WHAT YOU ARE ASKED TO DO -
The entries below should be given again exactly, minus their pictures.
## Begin DATA SHOWN
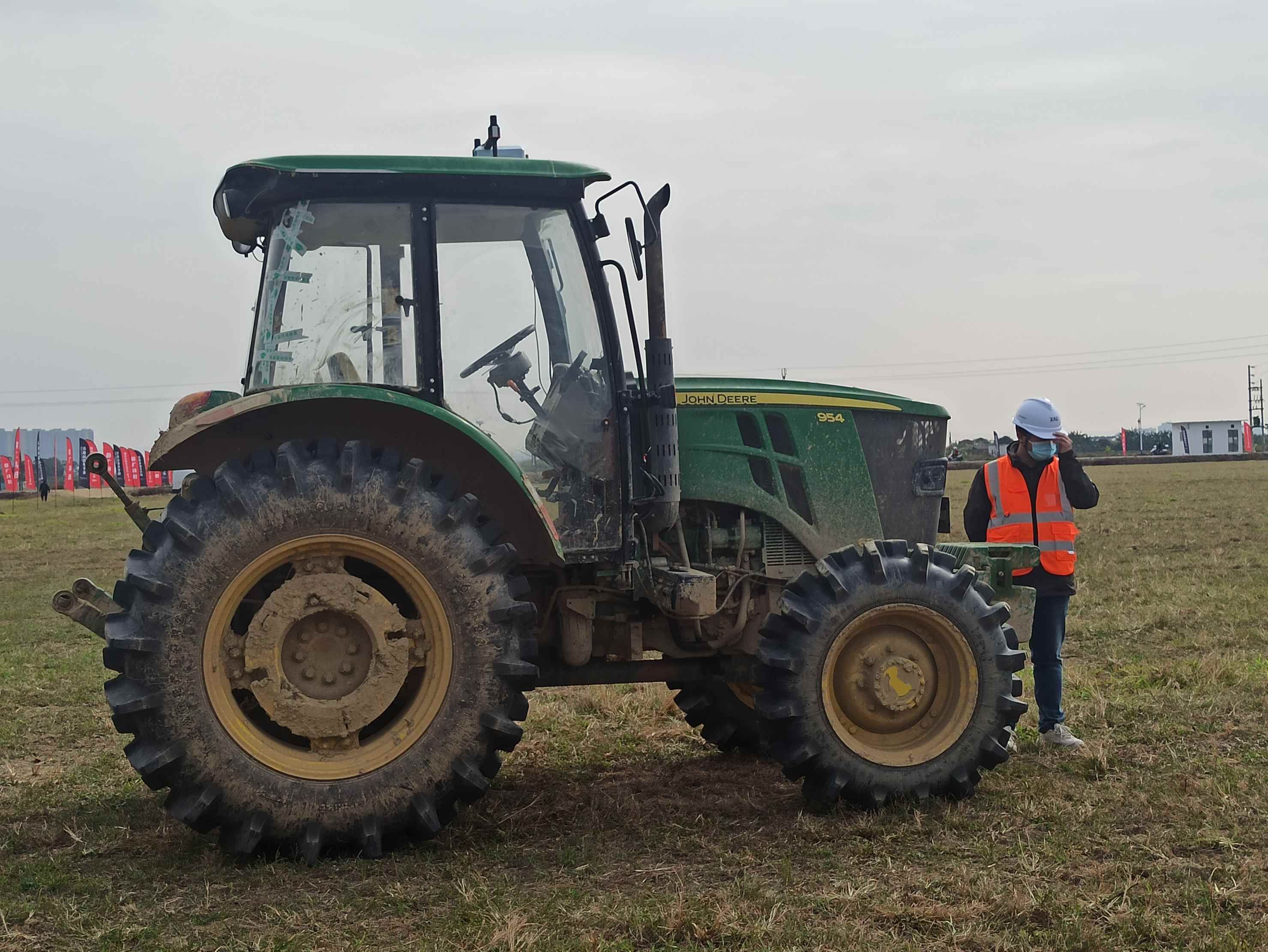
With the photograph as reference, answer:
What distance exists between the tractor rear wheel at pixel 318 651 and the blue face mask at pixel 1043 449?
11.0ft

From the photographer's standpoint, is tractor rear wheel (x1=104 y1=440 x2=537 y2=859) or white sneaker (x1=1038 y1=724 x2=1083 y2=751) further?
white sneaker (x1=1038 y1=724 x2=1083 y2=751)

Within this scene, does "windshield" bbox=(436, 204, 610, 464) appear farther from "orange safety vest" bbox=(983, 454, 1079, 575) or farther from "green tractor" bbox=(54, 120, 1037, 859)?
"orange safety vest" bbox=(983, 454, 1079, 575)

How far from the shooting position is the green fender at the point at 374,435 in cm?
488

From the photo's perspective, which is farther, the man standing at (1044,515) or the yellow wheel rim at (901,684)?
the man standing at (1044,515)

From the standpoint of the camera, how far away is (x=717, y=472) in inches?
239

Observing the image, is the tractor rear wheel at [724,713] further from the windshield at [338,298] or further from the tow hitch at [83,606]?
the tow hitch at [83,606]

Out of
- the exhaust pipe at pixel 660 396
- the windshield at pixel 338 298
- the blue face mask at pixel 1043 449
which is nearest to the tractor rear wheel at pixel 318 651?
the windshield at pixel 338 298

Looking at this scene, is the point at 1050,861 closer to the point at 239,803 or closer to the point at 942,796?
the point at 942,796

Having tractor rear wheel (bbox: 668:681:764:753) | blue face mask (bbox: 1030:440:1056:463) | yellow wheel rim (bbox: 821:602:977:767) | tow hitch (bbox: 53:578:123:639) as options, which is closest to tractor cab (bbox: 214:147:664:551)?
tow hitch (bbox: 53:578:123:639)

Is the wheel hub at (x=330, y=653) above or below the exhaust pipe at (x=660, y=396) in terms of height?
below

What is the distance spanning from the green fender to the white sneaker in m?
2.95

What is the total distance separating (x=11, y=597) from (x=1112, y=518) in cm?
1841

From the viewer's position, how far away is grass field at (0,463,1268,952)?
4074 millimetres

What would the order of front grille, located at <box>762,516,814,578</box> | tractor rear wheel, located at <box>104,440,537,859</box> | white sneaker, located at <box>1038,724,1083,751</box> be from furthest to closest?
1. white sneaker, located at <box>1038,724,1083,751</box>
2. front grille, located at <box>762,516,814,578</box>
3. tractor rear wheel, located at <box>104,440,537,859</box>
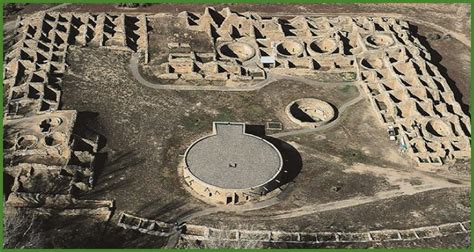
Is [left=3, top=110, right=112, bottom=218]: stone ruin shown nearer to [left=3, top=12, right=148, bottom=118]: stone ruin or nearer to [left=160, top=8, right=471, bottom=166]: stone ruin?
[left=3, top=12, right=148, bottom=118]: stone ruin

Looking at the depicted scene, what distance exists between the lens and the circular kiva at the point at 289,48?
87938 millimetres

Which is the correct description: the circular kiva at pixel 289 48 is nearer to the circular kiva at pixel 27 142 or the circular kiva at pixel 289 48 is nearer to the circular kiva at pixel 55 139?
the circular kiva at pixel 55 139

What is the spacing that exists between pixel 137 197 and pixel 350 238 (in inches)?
## End DATA SHOWN
SOLUTION TO THE EXERCISE -
With the photograph as reference, answer:
What distance exists between the tractor rear wheel at pixel 318 651 and the blue face mask at pixel 1043 449?
11.0ft

From the photographer's standpoint, is tractor rear wheel (x1=104 y1=440 x2=537 y2=859) or white sneaker (x1=1038 y1=724 x2=1083 y2=751) further?
white sneaker (x1=1038 y1=724 x2=1083 y2=751)

Within this scene, does "windshield" bbox=(436, 204, 610, 464) appear farther from "orange safety vest" bbox=(983, 454, 1079, 575) or farther from "green tractor" bbox=(54, 120, 1037, 859)?
"orange safety vest" bbox=(983, 454, 1079, 575)

How far from the shooting position is the green fender at the point at 374,435 in cm?
488

From the photo's perspective, which is farther, the man standing at (1044,515) or the yellow wheel rim at (901,684)?
the man standing at (1044,515)

From the standpoint of the camera, how far away is (x=717, y=472) in inches?
239

Observing the image, is the tractor rear wheel at [724,713] further from the windshield at [338,298] or further from the tow hitch at [83,606]?
the tow hitch at [83,606]

Out of
- the exhaust pipe at pixel 660 396
- the windshield at pixel 338 298
- the blue face mask at pixel 1043 449
which is nearest to the tractor rear wheel at pixel 318 651?
the windshield at pixel 338 298

Looking at this scene, is the point at 1050,861 closer to the point at 239,803 or closer to the point at 942,796?
the point at 942,796

Having tractor rear wheel (bbox: 668:681:764:753) | blue face mask (bbox: 1030:440:1056:463) | yellow wheel rim (bbox: 821:602:977:767) | tow hitch (bbox: 53:578:123:639) as options, which is closest to tractor cab (bbox: 214:147:664:551)?
tow hitch (bbox: 53:578:123:639)

Is the wheel hub at (x=330, y=653) above or below the exhaust pipe at (x=660, y=396) in terms of height?
below

What is the distance spanning from the green fender to the white sneaker in m?
2.95

What is the total distance separating (x=11, y=597) from (x=1112, y=518) in cm?
1841

From the viewer's position, how far away is grass field at (0,463,1268,952)?
4074 millimetres

What would the order of front grille, located at <box>762,516,814,578</box> | tractor rear wheel, located at <box>104,440,537,859</box> | white sneaker, located at <box>1038,724,1083,751</box> be from furthest to closest?
1. white sneaker, located at <box>1038,724,1083,751</box>
2. front grille, located at <box>762,516,814,578</box>
3. tractor rear wheel, located at <box>104,440,537,859</box>
Is [left=3, top=110, right=112, bottom=218]: stone ruin shown nearer to [left=3, top=12, right=148, bottom=118]: stone ruin or nearer to [left=160, top=8, right=471, bottom=166]: stone ruin?
[left=3, top=12, right=148, bottom=118]: stone ruin

Looking at the depicted scene, what distance exists between the lens and the circular kiva at the point at 289,48?
87938 millimetres

Which is the correct description: the circular kiva at pixel 289 48 is nearer to the circular kiva at pixel 27 142 or the circular kiva at pixel 289 48 is nearer to the circular kiva at pixel 55 139?
the circular kiva at pixel 55 139

What is the spacing that exists between pixel 137 197 and pixel 350 238 (in inches)?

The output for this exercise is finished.